*** Input material ***

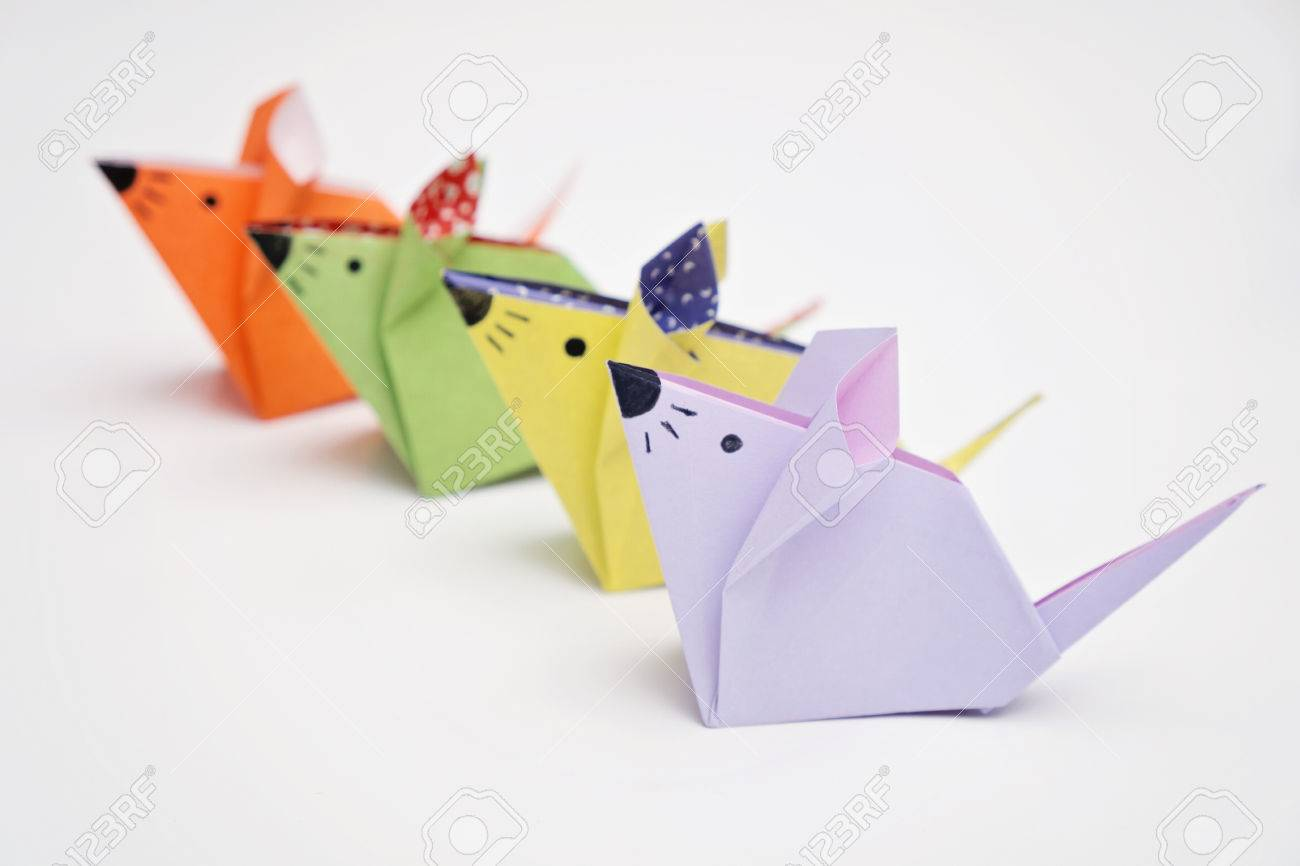 Origami mice stock photo picture and royalty free image image origami mice stock photo 59200422 jeuxipadfo Images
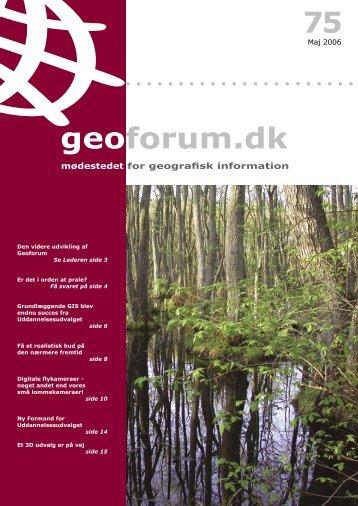 75 geoforum.dk - GeoForum Danmark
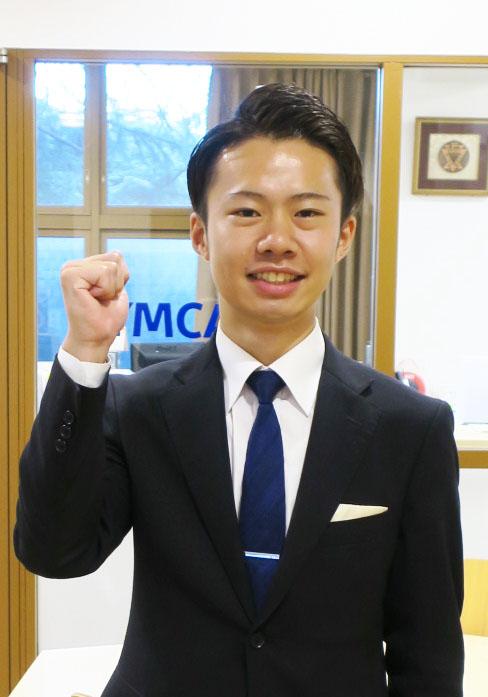 Interview kameoka.jpg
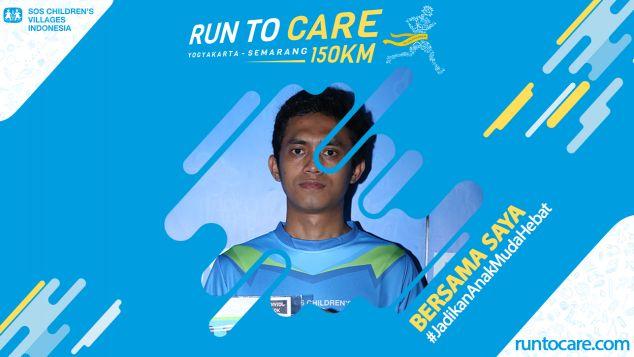 Yovan Berlari 150 KM Demi 2.200 Anak Negeri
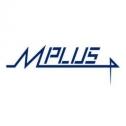 mPLUS Technology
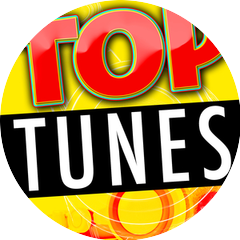 Top 40|Todays Hits|Top 40 DJ's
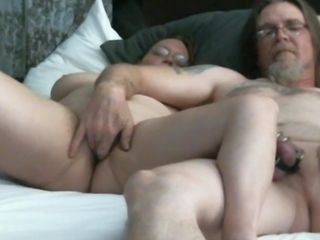 homemade wife multiple orgasms on psilocybin part 1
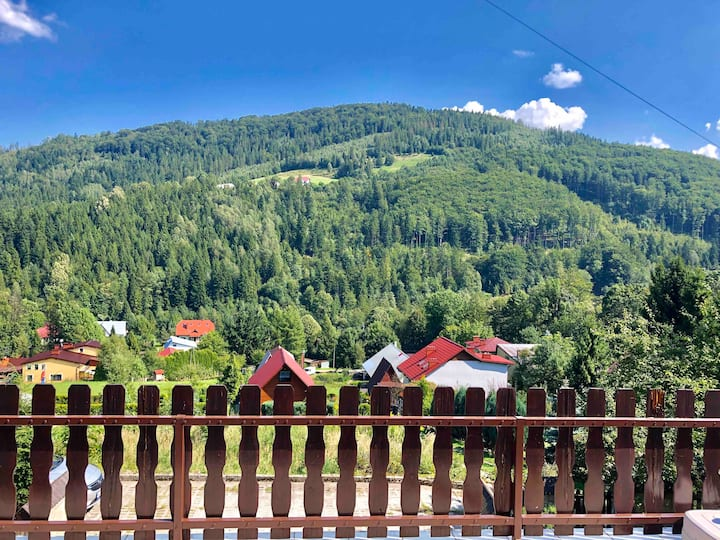 Luxury Getaway in the Mountains - in Brenna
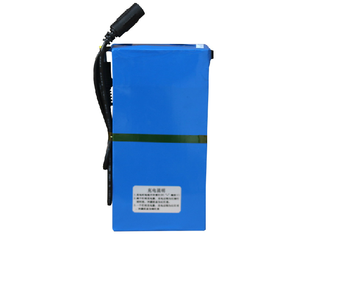 12v 10ah rechargeable lithium ion battery pack
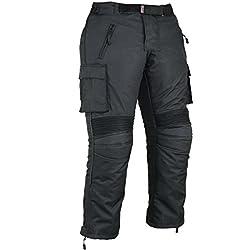 Pantalones de protección para Hombre de Moto Impermeable, W32 L30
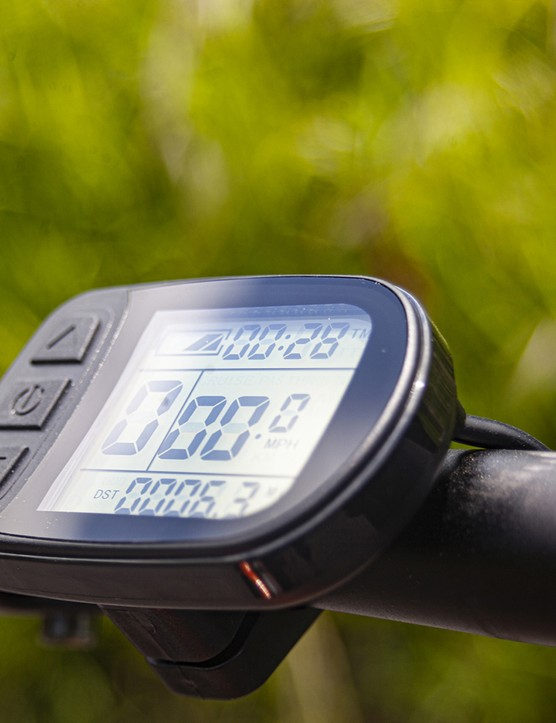 The MiRiDER One ebike has a bar mounted LCD display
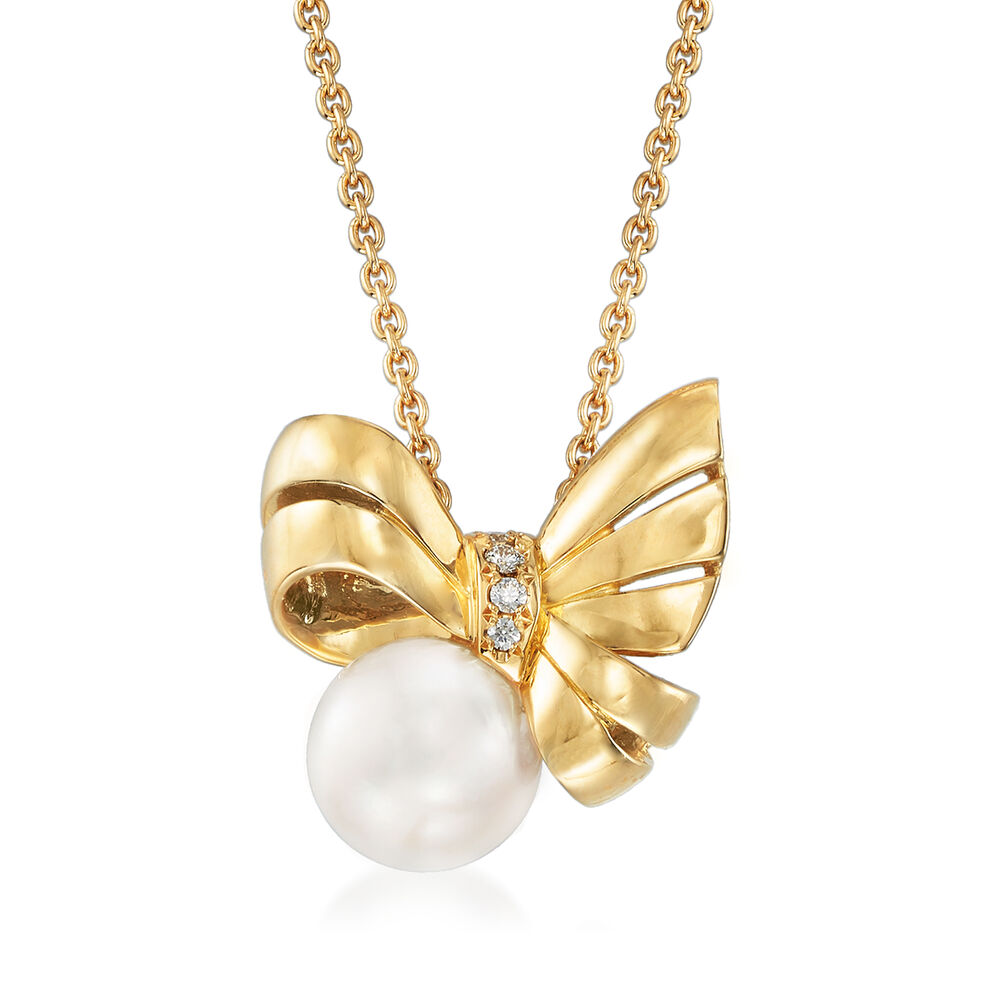 Gold Bow Necklace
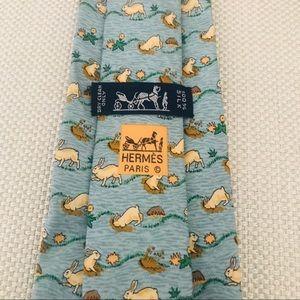 Hermès Silk Tie: Furrowing Bunny Rabbit Print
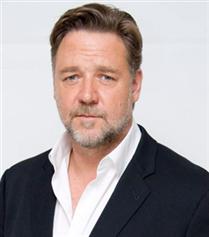Russell Crowe İlk Kez Dizide Oynayacak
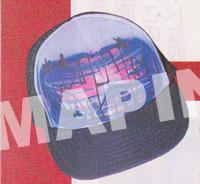 p1990-1-3-5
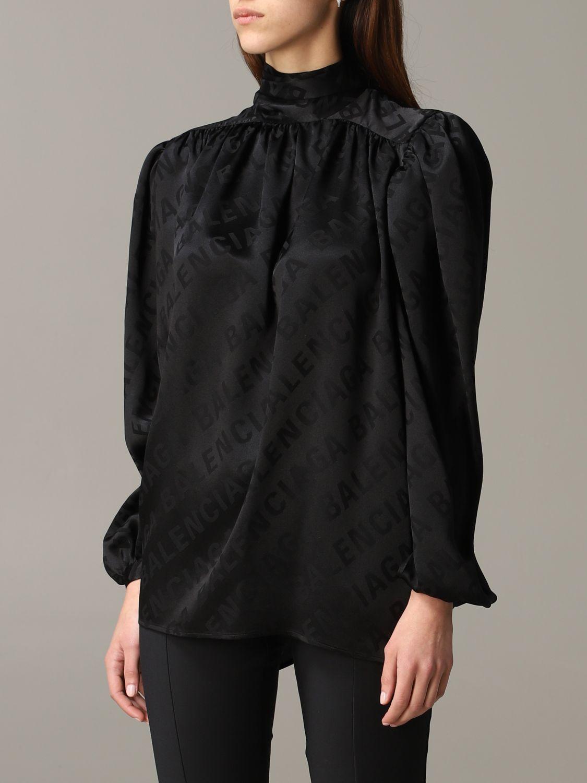 Shirt Balenciaga: Top women Balenciaga black 4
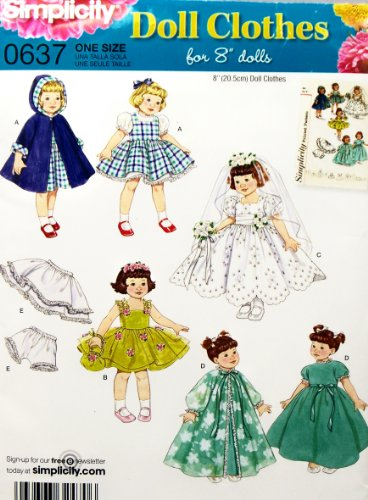 OOP Simplicity Pattern 0637 or 2775. Clothes for 8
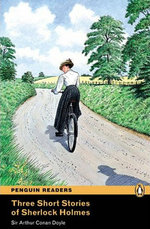 Three Short Stories Of Sherlock Holmes B/Mp3 Level 2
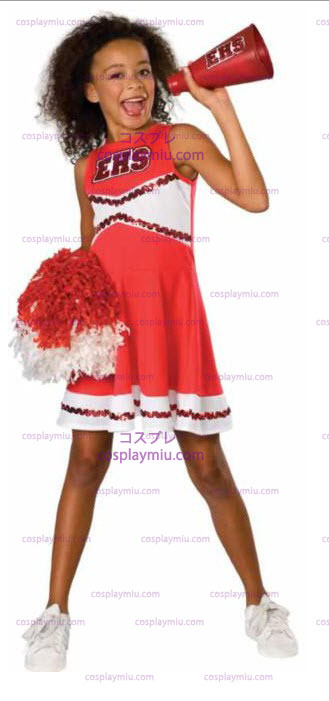 Cheerleader High School Musical Costume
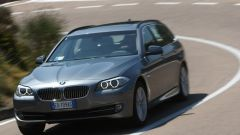 Bmw Serie 5 Touring 2011 - Immagine: 14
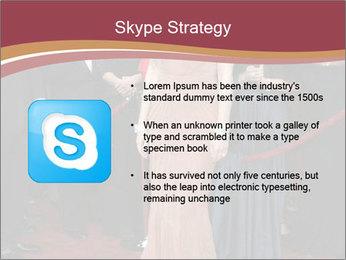 0000075917 PowerPoint Templates - Slide 8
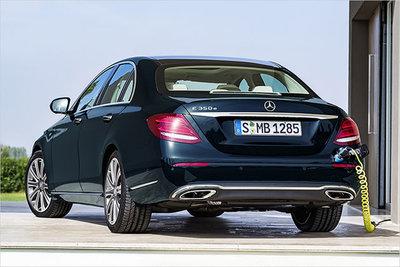 Bild: Mercedes E 350  Gebrauchtwagen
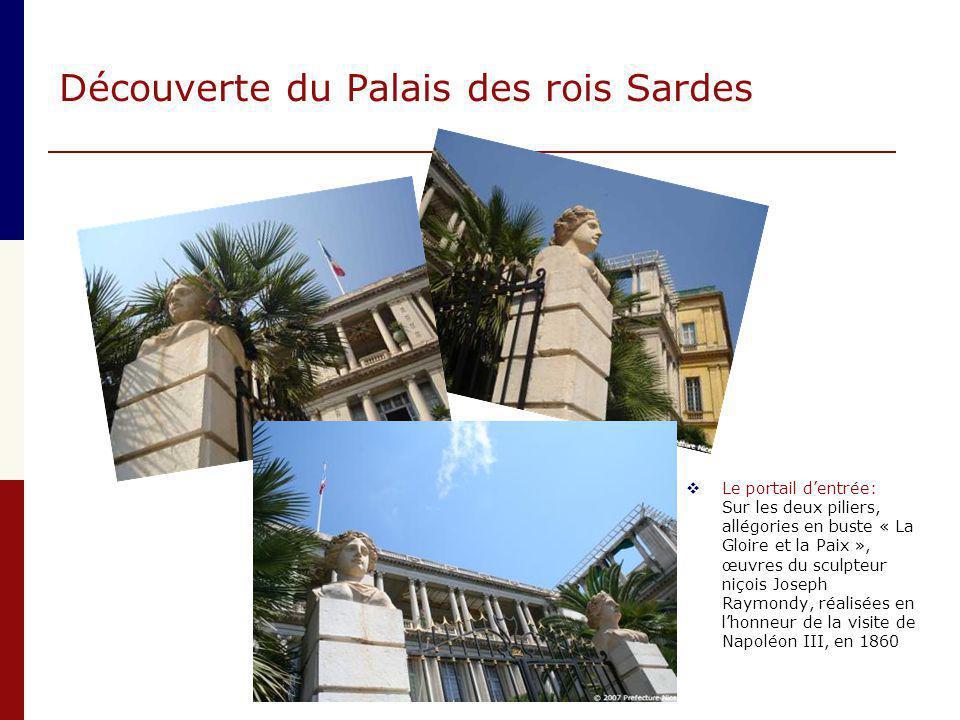 Découverte du Palais des rois Sardes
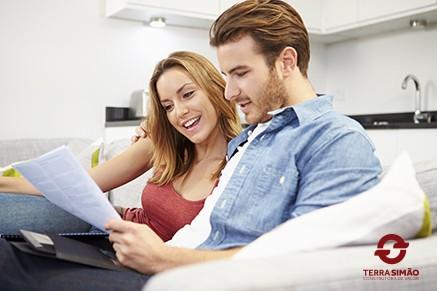 Como dividir as contas entre o casal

*** End of Input material ***

_What to do_: Print exactly the line containing "Luxury Getaway in the Mountains - in Brenna" and every line after it through the final line above, and leave all pictures out.

_Final answer_:
 Luxury Getaway in the Mountains - in Brenna
 12v 10ah rechargeable lithium ion battery pack
 Pantalones de protección para Hombre de Moto Impermeable, W32 L30
 The MiRiDER One ebike has a bar mounted LCD display
 Gold Bow Necklace
 Hermès Silk Tie: Furrowing Bunny Rabbit Print
Russell Crowe İlk Kez Dizide Oynayacak
 p1990-1-3-5
 Shirt Balenciaga: Top women Balenciaga black 4
 OOP Simplicity Pattern 0637 or 2775. Clothes for 8
 Three Short Stories Of Sherlock Holmes B/Mp3 Level 2
 Cheerleader High School Musical Costume
 Bmw Serie 5 Touring 2011 - Immagine: 14
 0000075917 PowerPoint Templates - Slide 8
 Bild: Mercedes E 350  Gebrauchtwagen
 Découverte du Palais des rois Sardes
 Como dividir as contas entre o casal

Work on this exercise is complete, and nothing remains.